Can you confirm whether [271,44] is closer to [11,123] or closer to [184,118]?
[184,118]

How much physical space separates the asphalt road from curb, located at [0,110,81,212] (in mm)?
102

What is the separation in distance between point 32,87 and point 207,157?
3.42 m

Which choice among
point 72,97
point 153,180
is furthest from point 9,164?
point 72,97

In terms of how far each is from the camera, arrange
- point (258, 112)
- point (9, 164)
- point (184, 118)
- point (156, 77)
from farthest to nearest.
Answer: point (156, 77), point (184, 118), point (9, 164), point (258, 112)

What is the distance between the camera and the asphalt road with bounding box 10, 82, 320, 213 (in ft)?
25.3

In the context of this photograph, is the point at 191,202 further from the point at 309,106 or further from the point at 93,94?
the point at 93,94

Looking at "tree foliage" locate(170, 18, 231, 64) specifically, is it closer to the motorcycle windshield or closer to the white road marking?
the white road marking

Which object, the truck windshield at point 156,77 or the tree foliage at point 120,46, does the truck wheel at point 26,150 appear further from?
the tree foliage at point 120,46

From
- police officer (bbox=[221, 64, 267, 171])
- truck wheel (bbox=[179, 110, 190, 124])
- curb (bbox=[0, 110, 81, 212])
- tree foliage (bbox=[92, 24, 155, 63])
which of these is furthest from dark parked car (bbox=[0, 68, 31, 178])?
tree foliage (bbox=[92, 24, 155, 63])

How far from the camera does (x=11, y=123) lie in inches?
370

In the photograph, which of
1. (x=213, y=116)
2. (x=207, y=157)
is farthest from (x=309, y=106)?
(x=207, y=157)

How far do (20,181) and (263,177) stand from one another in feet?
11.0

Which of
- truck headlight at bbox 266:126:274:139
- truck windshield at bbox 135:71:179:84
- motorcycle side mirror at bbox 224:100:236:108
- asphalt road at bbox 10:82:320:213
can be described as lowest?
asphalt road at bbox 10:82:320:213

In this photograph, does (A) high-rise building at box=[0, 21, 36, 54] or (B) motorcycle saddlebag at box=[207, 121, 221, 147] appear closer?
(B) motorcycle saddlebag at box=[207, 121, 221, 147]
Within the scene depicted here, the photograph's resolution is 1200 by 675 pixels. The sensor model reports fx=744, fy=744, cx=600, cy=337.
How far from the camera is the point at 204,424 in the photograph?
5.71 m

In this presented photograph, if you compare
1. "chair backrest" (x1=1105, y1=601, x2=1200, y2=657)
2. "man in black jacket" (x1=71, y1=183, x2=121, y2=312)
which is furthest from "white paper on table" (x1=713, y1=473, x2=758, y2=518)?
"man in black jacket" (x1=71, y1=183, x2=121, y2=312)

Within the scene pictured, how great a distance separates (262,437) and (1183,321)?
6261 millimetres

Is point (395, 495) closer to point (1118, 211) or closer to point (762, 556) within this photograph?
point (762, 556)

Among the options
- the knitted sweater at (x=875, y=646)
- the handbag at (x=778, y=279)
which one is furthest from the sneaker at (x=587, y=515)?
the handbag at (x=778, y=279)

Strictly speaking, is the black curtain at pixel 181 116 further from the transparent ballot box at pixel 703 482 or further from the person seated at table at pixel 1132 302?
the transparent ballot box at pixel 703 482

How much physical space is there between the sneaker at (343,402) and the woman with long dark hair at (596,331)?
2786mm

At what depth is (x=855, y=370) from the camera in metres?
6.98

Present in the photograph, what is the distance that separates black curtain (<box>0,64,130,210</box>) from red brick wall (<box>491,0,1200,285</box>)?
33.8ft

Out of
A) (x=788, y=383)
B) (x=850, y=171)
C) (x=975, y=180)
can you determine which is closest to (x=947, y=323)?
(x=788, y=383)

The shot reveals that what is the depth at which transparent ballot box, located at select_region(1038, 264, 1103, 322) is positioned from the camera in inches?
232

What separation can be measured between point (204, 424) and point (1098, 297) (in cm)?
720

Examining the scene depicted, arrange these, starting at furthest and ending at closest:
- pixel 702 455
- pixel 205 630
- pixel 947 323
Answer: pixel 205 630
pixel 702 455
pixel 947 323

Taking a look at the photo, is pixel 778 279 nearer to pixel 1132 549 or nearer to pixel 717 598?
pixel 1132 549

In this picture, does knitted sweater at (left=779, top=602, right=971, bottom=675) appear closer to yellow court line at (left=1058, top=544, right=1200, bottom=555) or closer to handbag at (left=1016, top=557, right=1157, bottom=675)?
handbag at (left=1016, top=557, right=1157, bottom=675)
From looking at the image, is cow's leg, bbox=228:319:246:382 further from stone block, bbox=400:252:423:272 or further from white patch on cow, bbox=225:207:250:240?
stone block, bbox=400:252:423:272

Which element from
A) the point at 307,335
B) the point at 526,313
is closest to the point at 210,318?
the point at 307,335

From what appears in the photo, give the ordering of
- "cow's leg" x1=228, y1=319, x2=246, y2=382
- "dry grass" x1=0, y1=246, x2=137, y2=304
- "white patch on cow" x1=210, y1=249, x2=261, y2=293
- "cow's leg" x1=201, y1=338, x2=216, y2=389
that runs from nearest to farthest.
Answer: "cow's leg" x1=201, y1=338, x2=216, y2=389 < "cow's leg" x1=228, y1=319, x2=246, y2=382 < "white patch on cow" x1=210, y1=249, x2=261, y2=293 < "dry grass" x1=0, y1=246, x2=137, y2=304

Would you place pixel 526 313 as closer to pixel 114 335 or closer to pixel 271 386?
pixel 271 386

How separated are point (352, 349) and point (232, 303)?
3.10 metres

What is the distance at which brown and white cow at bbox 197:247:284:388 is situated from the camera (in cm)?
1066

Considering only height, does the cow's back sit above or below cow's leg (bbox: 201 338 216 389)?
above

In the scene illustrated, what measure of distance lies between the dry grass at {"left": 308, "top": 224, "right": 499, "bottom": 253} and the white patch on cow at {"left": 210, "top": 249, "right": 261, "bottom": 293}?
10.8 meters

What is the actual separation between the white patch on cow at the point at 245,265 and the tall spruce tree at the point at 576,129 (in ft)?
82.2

__________

> [Directions for this task]: Reproduce all of the records above without changing a single character.

> [Task output]:
Can you confirm whether [271,44] is closer to [11,123] or closer to [184,118]?
[184,118]

How much physical space separates the asphalt road from curb, located at [0,110,81,212] (in mm)?
102

What is the separation in distance between point 32,87 and point 207,157?
3.42 m

Which choice among
point 72,97
point 153,180
is furthest from point 9,164?
point 72,97

In terms of how far each is from the camera, arrange
- point (258, 112)
- point (9, 164)
- point (184, 118)
- point (156, 77)
from farthest to nearest.
Answer: point (156, 77), point (184, 118), point (9, 164), point (258, 112)

What is the distance between the camera and the asphalt road with bounding box 10, 82, 320, 213 (in ft)?
25.3

In the context of this photograph, is the point at 191,202 further from the point at 309,106 or further from the point at 93,94?
the point at 93,94

Looking at "tree foliage" locate(170, 18, 231, 64) specifically, is it closer to the motorcycle windshield or closer to the white road marking?
the white road marking

Which object, the truck windshield at point 156,77 or the tree foliage at point 120,46, does the truck wheel at point 26,150 appear further from?
the tree foliage at point 120,46

From
- police officer (bbox=[221, 64, 267, 171])
- truck wheel (bbox=[179, 110, 190, 124])
- curb (bbox=[0, 110, 81, 212])
- tree foliage (bbox=[92, 24, 155, 63])
which of these is furthest from dark parked car (bbox=[0, 68, 31, 178])?
tree foliage (bbox=[92, 24, 155, 63])

How far from the camera does (x=11, y=123) lie in inches?
370

In the photograph, which of
1. (x=213, y=116)
2. (x=207, y=157)
is farthest from (x=309, y=106)?
(x=207, y=157)

How far do (20,181) and (263,177) stand from one another in feet?
11.0

Which of
- truck headlight at bbox 266:126:274:139
- truck windshield at bbox 135:71:179:84
- motorcycle side mirror at bbox 224:100:236:108
- asphalt road at bbox 10:82:320:213
can be described as lowest?
asphalt road at bbox 10:82:320:213

In this photograph, does (A) high-rise building at box=[0, 21, 36, 54] or (B) motorcycle saddlebag at box=[207, 121, 221, 147] appear closer?
(B) motorcycle saddlebag at box=[207, 121, 221, 147]
Within the scene depicted here, the photograph's resolution is 1200 by 675 pixels. The sensor model reports fx=744, fy=744, cx=600, cy=337.
How far from the camera is the point at 204,424 in the photograph?
5.71 m

In this presented photograph, if you compare
1. "chair backrest" (x1=1105, y1=601, x2=1200, y2=657)
2. "man in black jacket" (x1=71, y1=183, x2=121, y2=312)
which is furthest from "white paper on table" (x1=713, y1=473, x2=758, y2=518)?
"man in black jacket" (x1=71, y1=183, x2=121, y2=312)

Within the scene pictured, how great a distance separates (262,437) and (1183,321)?
6261 millimetres

Is point (395, 495) closer to point (1118, 211) or closer to point (762, 556) within this photograph?
point (762, 556)

Among the options
- the knitted sweater at (x=875, y=646)
- the handbag at (x=778, y=279)
which one is furthest from the sneaker at (x=587, y=515)?
the handbag at (x=778, y=279)

Strictly speaking, is the black curtain at pixel 181 116 further from the transparent ballot box at pixel 703 482 or further from the person seated at table at pixel 1132 302?
the transparent ballot box at pixel 703 482

How much physical space is there between the sneaker at (343,402) and the woman with long dark hair at (596,331)?
2786mm

At what depth is (x=855, y=370) from the camera in metres?
6.98

Present in the photograph, what is the distance that separates black curtain (<box>0,64,130,210</box>) from red brick wall (<box>491,0,1200,285</box>)?
33.8ft

Out of
A) (x=788, y=383)
B) (x=850, y=171)
C) (x=975, y=180)
can you determine which is closest to (x=947, y=323)?
(x=788, y=383)

The shot reveals that what is the depth at which transparent ballot box, located at select_region(1038, 264, 1103, 322) is positioned from the camera in inches?
232

What separation can be measured between point (204, 424) and point (1098, 297) (in cm)?
720

Examining the scene depicted, arrange these, starting at furthest and ending at closest:
- pixel 702 455
- pixel 205 630
- pixel 947 323
Answer: pixel 205 630
pixel 702 455
pixel 947 323

Taking a look at the photo, is pixel 778 279 nearer to pixel 1132 549 or nearer to pixel 717 598?
pixel 1132 549

In this picture, does knitted sweater at (left=779, top=602, right=971, bottom=675) appear closer to yellow court line at (left=1058, top=544, right=1200, bottom=555) or closer to handbag at (left=1016, top=557, right=1157, bottom=675)?
handbag at (left=1016, top=557, right=1157, bottom=675)
From looking at the image, is cow's leg, bbox=228:319:246:382 further from stone block, bbox=400:252:423:272 or further from white patch on cow, bbox=225:207:250:240?
stone block, bbox=400:252:423:272

Which element from
A) the point at 307,335
B) the point at 526,313
is closest to the point at 210,318?
the point at 307,335

From what appears in the photo, give the ordering of
- "cow's leg" x1=228, y1=319, x2=246, y2=382
- "dry grass" x1=0, y1=246, x2=137, y2=304
- "white patch on cow" x1=210, y1=249, x2=261, y2=293
- "cow's leg" x1=201, y1=338, x2=216, y2=389
that runs from nearest to farthest.
Answer: "cow's leg" x1=201, y1=338, x2=216, y2=389 < "cow's leg" x1=228, y1=319, x2=246, y2=382 < "white patch on cow" x1=210, y1=249, x2=261, y2=293 < "dry grass" x1=0, y1=246, x2=137, y2=304

Would you place pixel 526 313 as closer to pixel 114 335 or closer to pixel 271 386?
pixel 271 386

How separated are point (352, 349) and point (232, 303)?
3.10 metres

What is the distance at which brown and white cow at bbox 197:247:284:388 is situated from the camera (in cm)?
1066

Considering only height, does the cow's back sit above or below cow's leg (bbox: 201 338 216 389)?
above

In the scene illustrated, what measure of distance lies between the dry grass at {"left": 308, "top": 224, "right": 499, "bottom": 253} and the white patch on cow at {"left": 210, "top": 249, "right": 261, "bottom": 293}?
10.8 meters

What is the actual separation between the white patch on cow at the point at 245,265 and the tall spruce tree at the point at 576,129 (in ft)?
82.2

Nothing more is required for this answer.